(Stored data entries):
● ● ● ● ● ● ●

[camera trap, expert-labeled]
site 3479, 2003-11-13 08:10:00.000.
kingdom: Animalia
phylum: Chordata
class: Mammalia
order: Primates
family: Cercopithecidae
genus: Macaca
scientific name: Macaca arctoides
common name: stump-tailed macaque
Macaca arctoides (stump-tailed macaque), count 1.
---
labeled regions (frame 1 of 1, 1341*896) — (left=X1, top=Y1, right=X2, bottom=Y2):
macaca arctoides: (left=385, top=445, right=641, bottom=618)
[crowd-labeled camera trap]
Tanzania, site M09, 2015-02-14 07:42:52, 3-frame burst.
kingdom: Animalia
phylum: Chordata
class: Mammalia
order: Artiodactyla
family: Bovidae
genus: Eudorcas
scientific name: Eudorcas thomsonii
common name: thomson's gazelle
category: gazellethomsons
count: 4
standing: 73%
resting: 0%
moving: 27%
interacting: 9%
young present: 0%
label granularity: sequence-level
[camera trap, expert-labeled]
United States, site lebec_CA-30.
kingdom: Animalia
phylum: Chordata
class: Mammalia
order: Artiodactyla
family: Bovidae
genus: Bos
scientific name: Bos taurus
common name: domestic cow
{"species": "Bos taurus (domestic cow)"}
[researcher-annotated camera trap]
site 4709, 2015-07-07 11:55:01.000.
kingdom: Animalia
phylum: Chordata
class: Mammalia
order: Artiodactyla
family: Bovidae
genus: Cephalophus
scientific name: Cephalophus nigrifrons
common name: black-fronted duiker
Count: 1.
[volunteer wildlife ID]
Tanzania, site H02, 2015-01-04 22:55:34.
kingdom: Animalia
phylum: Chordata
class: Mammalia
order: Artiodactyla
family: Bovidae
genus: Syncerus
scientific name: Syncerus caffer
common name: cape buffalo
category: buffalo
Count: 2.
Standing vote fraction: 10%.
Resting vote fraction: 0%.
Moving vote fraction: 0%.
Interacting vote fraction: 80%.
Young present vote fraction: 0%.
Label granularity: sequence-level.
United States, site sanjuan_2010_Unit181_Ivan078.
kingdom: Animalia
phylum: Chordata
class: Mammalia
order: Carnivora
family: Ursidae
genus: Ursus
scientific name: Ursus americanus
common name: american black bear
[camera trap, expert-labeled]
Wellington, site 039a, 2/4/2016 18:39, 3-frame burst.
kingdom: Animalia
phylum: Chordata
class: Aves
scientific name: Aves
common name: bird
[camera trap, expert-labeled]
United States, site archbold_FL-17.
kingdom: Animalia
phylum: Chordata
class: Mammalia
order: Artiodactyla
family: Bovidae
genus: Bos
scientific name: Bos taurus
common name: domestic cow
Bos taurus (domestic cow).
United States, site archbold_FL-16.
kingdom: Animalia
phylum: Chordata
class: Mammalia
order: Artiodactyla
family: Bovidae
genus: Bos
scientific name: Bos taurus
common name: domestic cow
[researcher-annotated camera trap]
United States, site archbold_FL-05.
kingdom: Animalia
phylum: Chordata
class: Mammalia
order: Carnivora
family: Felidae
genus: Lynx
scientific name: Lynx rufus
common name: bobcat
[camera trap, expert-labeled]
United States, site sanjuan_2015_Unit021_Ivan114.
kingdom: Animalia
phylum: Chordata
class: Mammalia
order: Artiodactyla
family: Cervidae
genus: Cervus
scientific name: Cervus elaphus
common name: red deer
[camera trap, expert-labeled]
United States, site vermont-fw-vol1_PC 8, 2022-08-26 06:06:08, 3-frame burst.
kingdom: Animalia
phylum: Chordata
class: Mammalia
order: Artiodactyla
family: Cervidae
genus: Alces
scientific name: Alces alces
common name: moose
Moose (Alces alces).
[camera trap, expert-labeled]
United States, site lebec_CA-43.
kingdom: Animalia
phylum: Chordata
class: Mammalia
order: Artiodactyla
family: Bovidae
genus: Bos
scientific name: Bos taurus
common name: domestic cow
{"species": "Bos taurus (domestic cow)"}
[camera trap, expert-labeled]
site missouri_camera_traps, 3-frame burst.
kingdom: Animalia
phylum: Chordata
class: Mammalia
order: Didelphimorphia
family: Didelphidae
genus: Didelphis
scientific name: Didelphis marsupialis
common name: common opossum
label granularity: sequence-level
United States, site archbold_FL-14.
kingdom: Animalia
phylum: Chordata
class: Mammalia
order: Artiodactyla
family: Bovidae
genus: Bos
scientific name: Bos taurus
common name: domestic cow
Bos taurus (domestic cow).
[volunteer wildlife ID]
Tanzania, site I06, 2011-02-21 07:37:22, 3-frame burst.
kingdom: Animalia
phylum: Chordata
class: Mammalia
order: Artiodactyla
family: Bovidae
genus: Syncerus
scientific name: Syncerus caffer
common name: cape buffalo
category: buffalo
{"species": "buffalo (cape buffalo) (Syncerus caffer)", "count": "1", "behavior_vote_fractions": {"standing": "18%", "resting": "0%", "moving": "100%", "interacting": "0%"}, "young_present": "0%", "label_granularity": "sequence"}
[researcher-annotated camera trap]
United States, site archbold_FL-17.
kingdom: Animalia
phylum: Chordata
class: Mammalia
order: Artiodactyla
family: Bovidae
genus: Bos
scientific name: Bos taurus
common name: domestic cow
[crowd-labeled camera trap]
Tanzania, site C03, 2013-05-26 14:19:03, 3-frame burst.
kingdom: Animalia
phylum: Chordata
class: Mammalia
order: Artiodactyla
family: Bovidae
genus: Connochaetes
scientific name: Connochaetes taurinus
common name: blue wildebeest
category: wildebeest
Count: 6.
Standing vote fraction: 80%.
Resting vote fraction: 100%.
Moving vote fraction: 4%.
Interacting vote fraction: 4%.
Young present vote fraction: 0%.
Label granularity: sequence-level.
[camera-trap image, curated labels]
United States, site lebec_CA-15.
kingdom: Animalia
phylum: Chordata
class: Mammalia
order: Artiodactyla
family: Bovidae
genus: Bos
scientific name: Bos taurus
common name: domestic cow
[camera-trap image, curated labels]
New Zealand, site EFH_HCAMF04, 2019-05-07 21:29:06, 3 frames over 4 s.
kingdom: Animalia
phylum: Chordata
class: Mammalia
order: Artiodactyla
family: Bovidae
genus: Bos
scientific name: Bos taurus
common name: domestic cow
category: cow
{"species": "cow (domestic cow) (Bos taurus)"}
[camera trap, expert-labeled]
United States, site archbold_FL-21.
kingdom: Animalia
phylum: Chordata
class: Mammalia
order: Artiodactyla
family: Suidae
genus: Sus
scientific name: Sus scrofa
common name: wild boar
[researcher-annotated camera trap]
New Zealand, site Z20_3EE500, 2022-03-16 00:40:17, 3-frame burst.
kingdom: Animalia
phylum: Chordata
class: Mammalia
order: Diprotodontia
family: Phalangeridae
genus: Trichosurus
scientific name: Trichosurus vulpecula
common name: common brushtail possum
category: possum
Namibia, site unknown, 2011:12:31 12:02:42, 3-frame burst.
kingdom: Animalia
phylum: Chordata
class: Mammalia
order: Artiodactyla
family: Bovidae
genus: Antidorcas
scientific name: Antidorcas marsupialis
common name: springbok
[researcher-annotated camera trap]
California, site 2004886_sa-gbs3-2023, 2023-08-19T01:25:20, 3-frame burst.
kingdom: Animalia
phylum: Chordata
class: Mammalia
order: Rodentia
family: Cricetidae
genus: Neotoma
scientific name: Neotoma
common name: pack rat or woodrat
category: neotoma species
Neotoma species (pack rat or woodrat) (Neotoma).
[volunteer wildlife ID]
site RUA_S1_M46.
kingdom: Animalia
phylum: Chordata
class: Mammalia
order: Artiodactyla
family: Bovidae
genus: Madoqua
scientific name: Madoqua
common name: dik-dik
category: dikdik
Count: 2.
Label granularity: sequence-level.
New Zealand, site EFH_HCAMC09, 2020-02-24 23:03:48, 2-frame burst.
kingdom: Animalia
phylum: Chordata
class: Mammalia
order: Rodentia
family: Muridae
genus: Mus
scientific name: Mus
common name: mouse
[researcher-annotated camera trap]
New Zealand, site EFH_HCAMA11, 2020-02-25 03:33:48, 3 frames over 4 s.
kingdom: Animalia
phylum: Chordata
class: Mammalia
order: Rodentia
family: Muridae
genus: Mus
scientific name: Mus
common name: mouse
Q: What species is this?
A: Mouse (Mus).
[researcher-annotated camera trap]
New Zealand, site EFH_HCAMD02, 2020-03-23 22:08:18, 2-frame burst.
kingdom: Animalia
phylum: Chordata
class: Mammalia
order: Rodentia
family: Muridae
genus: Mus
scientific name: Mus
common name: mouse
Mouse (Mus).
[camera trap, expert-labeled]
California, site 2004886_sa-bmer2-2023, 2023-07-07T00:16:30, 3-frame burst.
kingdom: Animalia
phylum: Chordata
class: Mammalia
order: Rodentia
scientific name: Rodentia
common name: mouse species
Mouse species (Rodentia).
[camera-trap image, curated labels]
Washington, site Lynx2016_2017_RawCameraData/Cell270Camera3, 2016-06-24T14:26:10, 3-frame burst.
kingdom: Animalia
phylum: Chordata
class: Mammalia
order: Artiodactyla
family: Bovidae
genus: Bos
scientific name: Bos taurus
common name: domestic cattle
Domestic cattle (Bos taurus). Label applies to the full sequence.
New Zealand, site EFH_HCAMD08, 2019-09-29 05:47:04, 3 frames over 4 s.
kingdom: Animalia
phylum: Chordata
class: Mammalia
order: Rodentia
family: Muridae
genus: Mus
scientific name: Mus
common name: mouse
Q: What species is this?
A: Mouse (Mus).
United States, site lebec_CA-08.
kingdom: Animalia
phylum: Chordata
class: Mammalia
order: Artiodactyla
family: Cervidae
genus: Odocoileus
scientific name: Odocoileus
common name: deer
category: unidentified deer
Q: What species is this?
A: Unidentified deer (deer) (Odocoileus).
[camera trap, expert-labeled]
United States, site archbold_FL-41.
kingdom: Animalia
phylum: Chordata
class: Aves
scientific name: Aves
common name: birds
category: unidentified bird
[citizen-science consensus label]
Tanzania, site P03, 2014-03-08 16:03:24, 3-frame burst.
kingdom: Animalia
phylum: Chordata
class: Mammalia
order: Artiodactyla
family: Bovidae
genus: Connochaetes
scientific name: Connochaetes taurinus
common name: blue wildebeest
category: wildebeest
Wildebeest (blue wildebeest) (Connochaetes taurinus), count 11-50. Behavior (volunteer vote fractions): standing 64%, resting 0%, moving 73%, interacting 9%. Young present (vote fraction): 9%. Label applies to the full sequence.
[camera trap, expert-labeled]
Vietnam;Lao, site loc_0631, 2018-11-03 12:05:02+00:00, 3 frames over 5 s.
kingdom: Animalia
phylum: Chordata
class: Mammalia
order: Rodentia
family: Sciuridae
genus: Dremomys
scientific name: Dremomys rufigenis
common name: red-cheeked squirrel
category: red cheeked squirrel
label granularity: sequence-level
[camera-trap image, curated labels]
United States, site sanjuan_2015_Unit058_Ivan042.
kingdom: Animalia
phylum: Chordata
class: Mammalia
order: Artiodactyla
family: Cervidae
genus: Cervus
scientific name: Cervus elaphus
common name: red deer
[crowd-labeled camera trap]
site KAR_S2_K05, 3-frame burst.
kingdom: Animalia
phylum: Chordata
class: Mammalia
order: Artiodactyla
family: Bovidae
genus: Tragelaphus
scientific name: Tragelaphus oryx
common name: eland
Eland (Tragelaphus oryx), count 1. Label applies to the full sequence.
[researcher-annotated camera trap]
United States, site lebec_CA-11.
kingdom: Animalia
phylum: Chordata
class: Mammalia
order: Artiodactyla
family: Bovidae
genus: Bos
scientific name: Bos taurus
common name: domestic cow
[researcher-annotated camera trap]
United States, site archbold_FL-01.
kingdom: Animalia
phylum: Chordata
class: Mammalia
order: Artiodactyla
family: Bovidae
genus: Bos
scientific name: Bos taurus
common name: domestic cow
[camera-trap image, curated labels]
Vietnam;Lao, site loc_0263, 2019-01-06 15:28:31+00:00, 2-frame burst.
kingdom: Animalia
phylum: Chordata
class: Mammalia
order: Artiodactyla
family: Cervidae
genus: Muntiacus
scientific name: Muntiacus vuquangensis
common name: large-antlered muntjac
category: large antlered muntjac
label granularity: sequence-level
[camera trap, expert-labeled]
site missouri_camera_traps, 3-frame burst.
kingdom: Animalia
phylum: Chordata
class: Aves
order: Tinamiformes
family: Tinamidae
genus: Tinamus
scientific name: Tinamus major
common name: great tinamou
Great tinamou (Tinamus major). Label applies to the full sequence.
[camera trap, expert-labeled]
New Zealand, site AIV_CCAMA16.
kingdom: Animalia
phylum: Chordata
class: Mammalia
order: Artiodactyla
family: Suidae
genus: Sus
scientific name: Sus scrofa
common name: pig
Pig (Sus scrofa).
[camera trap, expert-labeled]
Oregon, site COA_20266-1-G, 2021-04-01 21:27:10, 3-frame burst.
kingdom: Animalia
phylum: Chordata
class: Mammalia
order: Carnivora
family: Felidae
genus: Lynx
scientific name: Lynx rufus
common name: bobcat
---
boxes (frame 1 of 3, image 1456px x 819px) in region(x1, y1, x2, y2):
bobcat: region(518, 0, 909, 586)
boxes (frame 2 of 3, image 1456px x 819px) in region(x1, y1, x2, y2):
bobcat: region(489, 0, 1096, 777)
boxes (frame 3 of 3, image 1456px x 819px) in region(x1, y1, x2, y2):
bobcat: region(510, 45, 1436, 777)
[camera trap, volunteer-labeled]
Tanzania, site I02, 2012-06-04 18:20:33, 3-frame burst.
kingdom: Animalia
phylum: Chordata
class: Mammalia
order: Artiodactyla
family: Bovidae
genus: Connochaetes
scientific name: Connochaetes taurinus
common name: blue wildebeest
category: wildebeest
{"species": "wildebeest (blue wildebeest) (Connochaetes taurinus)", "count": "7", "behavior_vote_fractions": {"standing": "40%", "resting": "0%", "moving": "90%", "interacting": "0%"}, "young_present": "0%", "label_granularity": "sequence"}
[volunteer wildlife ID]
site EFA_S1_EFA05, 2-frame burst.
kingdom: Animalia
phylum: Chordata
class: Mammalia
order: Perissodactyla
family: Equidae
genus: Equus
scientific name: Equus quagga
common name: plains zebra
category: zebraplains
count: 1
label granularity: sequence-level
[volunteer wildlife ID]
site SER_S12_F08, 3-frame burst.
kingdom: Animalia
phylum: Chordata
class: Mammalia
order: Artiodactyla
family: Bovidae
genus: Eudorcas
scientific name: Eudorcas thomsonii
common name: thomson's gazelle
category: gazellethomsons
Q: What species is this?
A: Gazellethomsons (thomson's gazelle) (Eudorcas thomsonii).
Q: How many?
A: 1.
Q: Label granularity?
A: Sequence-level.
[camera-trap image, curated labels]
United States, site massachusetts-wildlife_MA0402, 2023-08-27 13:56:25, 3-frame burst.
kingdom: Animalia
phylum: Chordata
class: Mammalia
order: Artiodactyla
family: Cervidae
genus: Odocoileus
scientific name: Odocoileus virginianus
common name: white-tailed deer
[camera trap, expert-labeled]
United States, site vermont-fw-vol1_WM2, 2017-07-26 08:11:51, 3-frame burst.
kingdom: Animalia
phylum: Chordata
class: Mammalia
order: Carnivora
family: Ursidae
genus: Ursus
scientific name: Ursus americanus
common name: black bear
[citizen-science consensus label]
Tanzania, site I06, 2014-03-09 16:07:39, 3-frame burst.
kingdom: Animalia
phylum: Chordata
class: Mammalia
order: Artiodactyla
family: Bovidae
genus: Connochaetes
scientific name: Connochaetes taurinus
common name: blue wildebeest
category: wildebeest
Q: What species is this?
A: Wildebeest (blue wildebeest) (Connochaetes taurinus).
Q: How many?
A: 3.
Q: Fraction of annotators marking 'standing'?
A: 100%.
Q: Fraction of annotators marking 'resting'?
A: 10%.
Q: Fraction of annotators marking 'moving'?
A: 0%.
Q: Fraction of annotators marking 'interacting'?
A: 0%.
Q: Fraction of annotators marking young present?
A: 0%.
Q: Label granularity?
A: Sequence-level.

● ● ● ● ● ● ●

(EXERCISE PROMPT): The answer is the line with "Q: Fraction of annotators marking young" plus every line after it to the last line of the entries above, copied exactly and with no other lines.

(RESULT):
Q: Fraction of annotators marking young present?
A: 0%.
Q: Label granularity?
A: Sequence-level.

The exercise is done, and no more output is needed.